-- 任务说明 --
逐字抄录下方论儒家君子人格的节选，从“一、儒家传统君子人格的丰富意涵”起，一直到“达到一个空前的高度和兴奋点。”为止的全部文字。

-- 页面摘录 --
众所周知,在传统儒家千年的发展过程中,“君子”成为读书人乃至普通中国人心心向往和努力践行的理想人格之一。可以说,在传统中国,君子不仅是儒家追求和向往的为人目标,也是普通中国人对做人的期许和愿景,但今日人们却羞于去谈君子,甚至有“宁做真小人,不做伪君子”之言。如此的乾坤颠倒为什么以及如何发生是需要学界来检视的,并应对其相关理论问题进行认真的学理性探讨。本文试图对这一话题有所检讨,并通过回归《论语》文本中关于君子的论述,再借鉴马克思·舍勒人格现象学的相关学说,试图对儒家传统君子人格的多元意涵有所揭示,进而阐述其现代价值,同时指出其在今日的困境及可能的出路。

一、儒家传统君子人格的丰富意涵

虽然后世以圣人称许孔子,但孔子本人并未这样自诩过,有意思的是,在《孟子》中可以随处找到以圣人许孔子的文本,而下面这一段记载正可看出这一变化是如何发生的。

昔者子贡问于孔子曰:“夫子圣矣乎?”孔子曰:“圣则吾不能。我学不厌而教不倦也。”子贡曰:“学不厌,智也;教不倦,仁也。仁且智,夫子既圣矣。”……圣人之于民,亦类也。出于其类。拨乎其萃。自生民以来,未有盛于孔子也。(《公孙丑》上)

这一段文字中孔子的话出自《论语·述而》中“子曰:‘若圣与仁,则吾岂敢?抑为之不厌,诲人不倦,则可谓云尔已矣。”在此,孔子是否自谦暂不说,至少可见他并未自诩圣人,但在《孟子》这段引文中却借助子贡之言对此做了进一步发挥,认为能够做到“学而不厌,诲人不倦”就是“仁且智”,就是“圣人”,而且指出自有人类以来,没有人能像孔子这样出类拔萃的。这样的论说脉络在宋明理学阶段得到进一步深入,而且理学家大多认可“圣人可学而致”,对圣人人格的向往达到一个空前的高度和兴奋点。

-- 原始数据 --
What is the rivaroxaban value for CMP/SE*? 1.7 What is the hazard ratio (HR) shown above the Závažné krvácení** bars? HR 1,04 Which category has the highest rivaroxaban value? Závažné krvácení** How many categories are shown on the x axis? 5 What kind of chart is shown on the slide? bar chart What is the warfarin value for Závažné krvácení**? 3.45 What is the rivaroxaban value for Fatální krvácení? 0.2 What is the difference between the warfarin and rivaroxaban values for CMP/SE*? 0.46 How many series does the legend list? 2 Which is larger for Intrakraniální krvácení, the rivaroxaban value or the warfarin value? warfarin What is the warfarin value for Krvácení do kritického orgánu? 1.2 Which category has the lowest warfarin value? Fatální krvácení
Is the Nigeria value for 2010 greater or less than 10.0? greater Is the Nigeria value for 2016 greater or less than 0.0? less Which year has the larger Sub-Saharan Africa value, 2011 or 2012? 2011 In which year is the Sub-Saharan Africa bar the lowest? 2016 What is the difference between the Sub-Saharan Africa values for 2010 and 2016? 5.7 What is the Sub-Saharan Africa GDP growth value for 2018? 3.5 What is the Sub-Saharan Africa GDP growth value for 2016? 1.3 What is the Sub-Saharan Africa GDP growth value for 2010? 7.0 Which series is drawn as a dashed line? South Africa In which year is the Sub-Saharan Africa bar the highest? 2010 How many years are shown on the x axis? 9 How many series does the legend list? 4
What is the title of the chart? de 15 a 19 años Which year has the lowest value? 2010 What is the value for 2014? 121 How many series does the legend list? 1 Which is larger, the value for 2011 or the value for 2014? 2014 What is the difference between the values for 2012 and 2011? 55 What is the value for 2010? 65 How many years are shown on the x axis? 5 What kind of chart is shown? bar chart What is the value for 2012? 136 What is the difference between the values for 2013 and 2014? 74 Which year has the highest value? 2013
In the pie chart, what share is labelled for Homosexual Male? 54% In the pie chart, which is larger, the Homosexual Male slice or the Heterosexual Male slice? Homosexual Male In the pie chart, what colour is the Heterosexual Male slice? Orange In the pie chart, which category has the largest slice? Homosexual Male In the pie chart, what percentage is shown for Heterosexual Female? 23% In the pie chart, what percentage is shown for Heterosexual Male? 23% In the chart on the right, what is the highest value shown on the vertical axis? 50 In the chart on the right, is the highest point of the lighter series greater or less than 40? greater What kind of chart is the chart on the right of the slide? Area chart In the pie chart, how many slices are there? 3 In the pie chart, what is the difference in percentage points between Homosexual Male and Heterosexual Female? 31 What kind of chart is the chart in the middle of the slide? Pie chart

-- 练习结果 --
一、儒家传统君子人格的丰富意涵

虽然后世以圣人称许孔子,但孔子本人并未这样自诩过,有意思的是,在《孟子》中可以随处找到以圣人许孔子的文本,而下面这一段记载正可看出这一变化是如何发生的。

昔者子贡问于孔子曰:“夫子圣矣乎?”孔子曰:“圣则吾不能。我学不厌而教不倦也。”子贡曰:“学不厌,智也;教不倦,仁也。仁且智,夫子既圣矣。”……圣人之于民,亦类也。出于其类。拨乎其萃。自生民以来,未有盛于孔子也。(《公孙丑》上)

这一段文字中孔子的话出自《论语·述而》中“子曰:‘若圣与仁,则吾岂敢?抑为之不厌,诲人不倦,则可谓云尔已矣。”在此,孔子是否自谦暂不说,至少可见他并未自诩圣人,但在《孟子》这段引文中却借助子贡之言对此做了进一步发挥,认为能够做到“学而不厌,诲人不倦”就是“仁且智”,就是“圣人”,而且指出自有人类以来,没有人能像孔子这样出类拔萃的。这样的论说脉络在宋明理学阶段得到进一步深入,而且理学家大多认可“圣人可学而致”,对圣人人格的向往达到一个空前的高度和兴奋点。